* DATA TO USE *
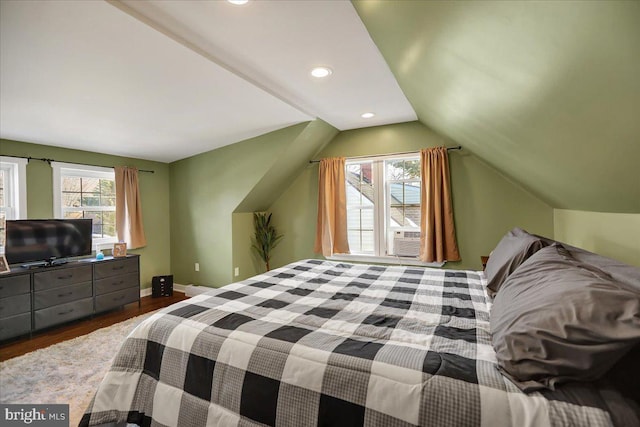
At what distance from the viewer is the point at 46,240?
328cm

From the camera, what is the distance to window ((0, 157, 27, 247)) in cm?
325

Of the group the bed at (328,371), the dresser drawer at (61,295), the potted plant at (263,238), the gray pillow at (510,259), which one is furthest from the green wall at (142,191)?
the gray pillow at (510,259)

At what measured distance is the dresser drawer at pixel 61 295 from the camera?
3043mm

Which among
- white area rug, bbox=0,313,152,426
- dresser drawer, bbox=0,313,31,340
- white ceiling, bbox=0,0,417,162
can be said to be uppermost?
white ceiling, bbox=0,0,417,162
...
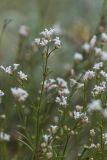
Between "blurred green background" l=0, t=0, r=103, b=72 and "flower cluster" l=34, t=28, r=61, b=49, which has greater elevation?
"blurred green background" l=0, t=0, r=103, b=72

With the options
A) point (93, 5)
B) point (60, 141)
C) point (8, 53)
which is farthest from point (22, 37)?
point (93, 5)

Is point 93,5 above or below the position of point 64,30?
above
* * *
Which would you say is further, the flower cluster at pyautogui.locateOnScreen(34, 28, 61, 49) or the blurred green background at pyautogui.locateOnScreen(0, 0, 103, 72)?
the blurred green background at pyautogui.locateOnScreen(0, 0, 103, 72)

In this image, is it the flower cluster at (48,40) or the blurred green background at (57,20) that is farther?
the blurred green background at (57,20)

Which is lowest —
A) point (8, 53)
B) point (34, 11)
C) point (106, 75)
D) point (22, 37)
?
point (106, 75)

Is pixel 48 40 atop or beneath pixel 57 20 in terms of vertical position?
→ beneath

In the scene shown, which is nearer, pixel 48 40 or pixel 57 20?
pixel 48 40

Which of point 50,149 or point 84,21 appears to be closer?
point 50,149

* WORK REQUIRED *
Please extract every line in the listing above that contains the string "locateOnScreen", copying each line in full.

* RESPONSE TO THIS EXERCISE *
Which would you say is further, the flower cluster at pyautogui.locateOnScreen(34, 28, 61, 49) or the blurred green background at pyautogui.locateOnScreen(0, 0, 103, 72)?
the blurred green background at pyautogui.locateOnScreen(0, 0, 103, 72)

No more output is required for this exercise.